Required action: Reproduce the entries verbatim, starting at the beginning of the entries and continuing through the line that contains "How many slices", with that line included.

Record excerpts:
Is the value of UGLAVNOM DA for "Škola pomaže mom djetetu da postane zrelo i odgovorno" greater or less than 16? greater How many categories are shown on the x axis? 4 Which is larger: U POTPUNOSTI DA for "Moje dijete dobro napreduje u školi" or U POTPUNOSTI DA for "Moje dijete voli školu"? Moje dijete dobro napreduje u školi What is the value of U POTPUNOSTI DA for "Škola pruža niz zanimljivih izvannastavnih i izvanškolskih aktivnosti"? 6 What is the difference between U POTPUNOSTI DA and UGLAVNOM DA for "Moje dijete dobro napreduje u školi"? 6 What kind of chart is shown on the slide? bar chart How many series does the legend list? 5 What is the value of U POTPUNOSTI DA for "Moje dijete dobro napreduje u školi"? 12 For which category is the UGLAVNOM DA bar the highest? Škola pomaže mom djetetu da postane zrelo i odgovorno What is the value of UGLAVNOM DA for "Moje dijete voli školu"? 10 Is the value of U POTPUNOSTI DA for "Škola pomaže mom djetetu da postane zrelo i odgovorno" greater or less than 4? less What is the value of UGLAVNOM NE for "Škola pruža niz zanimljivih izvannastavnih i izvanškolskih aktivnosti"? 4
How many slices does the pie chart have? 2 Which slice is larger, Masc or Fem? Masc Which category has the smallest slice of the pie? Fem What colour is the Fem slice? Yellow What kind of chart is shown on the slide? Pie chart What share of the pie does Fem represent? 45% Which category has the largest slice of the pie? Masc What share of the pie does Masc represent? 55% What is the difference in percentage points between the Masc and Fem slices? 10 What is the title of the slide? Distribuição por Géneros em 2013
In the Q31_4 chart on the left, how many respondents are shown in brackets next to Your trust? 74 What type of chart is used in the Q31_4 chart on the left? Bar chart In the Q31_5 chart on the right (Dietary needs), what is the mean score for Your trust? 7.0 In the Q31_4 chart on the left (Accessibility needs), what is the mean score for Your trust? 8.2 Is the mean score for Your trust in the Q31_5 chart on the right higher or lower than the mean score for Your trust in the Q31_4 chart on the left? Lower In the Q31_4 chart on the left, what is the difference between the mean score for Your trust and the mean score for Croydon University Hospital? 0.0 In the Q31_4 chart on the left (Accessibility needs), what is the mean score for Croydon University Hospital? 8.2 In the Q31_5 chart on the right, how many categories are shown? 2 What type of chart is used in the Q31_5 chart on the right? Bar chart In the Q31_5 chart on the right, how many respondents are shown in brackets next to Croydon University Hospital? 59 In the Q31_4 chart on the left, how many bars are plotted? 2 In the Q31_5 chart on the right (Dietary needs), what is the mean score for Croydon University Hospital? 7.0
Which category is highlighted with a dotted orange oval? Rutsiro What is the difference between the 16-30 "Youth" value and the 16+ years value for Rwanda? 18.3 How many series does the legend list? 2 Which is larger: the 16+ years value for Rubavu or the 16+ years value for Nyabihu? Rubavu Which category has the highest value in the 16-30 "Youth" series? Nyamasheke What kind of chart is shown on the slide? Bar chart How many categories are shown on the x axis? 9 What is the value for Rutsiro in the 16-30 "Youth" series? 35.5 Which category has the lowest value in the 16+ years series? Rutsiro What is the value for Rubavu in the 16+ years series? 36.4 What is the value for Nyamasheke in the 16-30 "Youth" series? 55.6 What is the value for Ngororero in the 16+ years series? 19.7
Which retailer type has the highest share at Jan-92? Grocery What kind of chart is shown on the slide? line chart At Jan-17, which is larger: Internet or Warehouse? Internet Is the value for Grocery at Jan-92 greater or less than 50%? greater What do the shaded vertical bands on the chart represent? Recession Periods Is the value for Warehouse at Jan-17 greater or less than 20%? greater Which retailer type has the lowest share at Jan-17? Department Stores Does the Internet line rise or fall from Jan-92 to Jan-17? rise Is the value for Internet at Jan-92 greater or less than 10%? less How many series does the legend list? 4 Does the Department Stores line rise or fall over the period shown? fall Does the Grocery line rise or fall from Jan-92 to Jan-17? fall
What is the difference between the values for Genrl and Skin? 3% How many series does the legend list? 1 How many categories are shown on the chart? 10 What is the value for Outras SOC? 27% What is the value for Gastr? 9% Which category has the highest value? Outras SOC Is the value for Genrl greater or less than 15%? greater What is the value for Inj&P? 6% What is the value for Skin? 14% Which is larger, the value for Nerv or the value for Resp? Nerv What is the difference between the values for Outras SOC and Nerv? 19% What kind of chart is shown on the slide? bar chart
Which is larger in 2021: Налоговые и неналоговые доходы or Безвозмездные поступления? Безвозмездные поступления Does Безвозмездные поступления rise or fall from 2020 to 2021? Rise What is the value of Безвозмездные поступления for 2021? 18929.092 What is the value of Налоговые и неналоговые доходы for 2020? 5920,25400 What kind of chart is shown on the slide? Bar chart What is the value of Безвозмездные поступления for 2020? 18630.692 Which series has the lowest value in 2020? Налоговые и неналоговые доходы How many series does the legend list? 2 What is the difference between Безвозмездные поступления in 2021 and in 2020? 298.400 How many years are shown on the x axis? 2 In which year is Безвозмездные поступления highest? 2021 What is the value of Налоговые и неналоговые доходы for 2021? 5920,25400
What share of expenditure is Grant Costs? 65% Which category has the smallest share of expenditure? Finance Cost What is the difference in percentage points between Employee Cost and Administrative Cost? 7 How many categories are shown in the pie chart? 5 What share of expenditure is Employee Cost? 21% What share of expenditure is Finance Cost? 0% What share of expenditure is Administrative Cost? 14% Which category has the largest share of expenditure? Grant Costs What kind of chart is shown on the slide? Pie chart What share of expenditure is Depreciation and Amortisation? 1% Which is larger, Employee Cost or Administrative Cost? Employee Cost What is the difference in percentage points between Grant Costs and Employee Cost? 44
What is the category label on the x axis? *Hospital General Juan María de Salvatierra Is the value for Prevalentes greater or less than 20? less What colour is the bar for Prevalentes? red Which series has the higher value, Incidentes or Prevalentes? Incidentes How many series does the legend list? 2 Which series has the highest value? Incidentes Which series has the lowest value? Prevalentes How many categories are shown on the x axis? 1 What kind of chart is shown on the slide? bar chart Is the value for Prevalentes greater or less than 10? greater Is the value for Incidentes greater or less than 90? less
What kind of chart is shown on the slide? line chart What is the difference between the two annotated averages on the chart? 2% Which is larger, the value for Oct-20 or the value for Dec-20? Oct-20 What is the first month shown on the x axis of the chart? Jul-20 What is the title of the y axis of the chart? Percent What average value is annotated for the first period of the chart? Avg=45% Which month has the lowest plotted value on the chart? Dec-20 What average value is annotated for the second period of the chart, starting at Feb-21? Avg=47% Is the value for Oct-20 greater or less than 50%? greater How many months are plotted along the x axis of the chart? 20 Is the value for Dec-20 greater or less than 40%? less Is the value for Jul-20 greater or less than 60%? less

Answer box:
Is the value of UGLAVNOM DA for "Škola pomaže mom djetetu da postane zrelo i odgovorno" greater or less than 16? greater How many categories are shown on the x axis? 4 Which is larger: U POTPUNOSTI DA for "Moje dijete dobro napreduje u školi" or U POTPUNOSTI DA for "Moje dijete voli školu"? Moje dijete dobro napreduje u školi What is the value of U POTPUNOSTI DA for "Škola pruža niz zanimljivih izvannastavnih i izvanškolskih aktivnosti"? 6 What is the difference between U POTPUNOSTI DA and UGLAVNOM DA for "Moje dijete dobro napreduje u školi"? 6 What kind of chart is shown on the slide? bar chart How many series does the legend list? 5 What is the value of U POTPUNOSTI DA for "Moje dijete dobro napreduje u školi"? 12 For which category is the UGLAVNOM DA bar the highest? Škola pomaže mom djetetu da postane zrelo i odgovorno What is the value of UGLAVNOM DA for "Moje dijete voli školu"? 10 Is the value of U POTPUNOSTI DA for "Škola pomaže mom djetetu da postane zrelo i odgovorno" greater or less than 4? less What is the value of UGLAVNOM NE for "Škola pruža niz zanimljivih izvannastavnih i izvanškolskih aktivnosti"? 4
How many slices does the pie chart have? 2 Which slice is larger, Masc or Fem? Masc Which category has the smallest slice of the pie? Fem What colour is the Fem slice? Yellow What kind of chart is shown on the slide? Pie chart What share of the pie does Fem represent? 45% Which category has the largest slice of the pie? Masc What share of the pie does Masc represent? 55% What is the difference in percentage points between the Masc and Fem slices? 10 What is the title of the slide? Distribuição por Géneros em 2013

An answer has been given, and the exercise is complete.